Yeh Yu-Ling, Liu Chen-Kun, Chang Wen-Kuei, Chan Kwok-Hon, Li Jihn-Yih, Tsai Shen-Kou
Department of Anesthesiology, Taipei Veterans General Hospital, Taiwan.
J Formos Med Assoc. 2006 May;105(5):418-21. doi: 10.1016/S0929-6646(09)60139-X.
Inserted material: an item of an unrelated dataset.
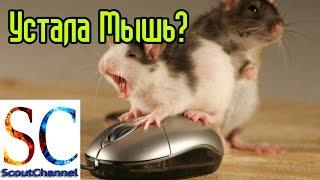 Прокручивает колесико мышки ремонт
Intracardiac right to left shunt through a patent foramen ovale (PFO) may result in the development of hypoxemia after cardiac surgery. Cardiac tamponade and mechanical ventilation with high positive endexpiratory pressure are the most common factors responsible for enhancing intracardiac right to left shunt through a PFO. We report an 83-year-old woman with Stanford type A dissecting aneurysm who developed hypoxemia and paradoxical air embolism after reconstruction of ascending aorta and Bental's procedure. Transesophageal echocardiography (TEE) revealed right to left shunting via a PFO. Surgical closure of the PFO was done without delay. This case illustrates the role of TEE in prompt diagnosis of intracardiac right to left shunting through a PFO causing postoperative hypoxemia after cardiac surgery.
经未闭卵圆孔(PFO)的心脏内右向左分流可能导致心脏手术后低氧血症的发生。心脏压塞和高呼气末正压机械通气是导致经PFO的心脏内右向左分流增加的最常见因素。我们报告一例83岁的斯坦福A型主动脉夹层动脉瘤女性患者,在升主动脉重建和Bental手术后出现低氧血症和反常空气栓塞。经食管超声心动图(TEE)显示通过PFO存在右向左分流。立即对PFO进行了手术闭合。该病例说明了TEE在心脏手术后经PFO导致术后低氧血症的心脏内右向左分流的快速诊断中的作用。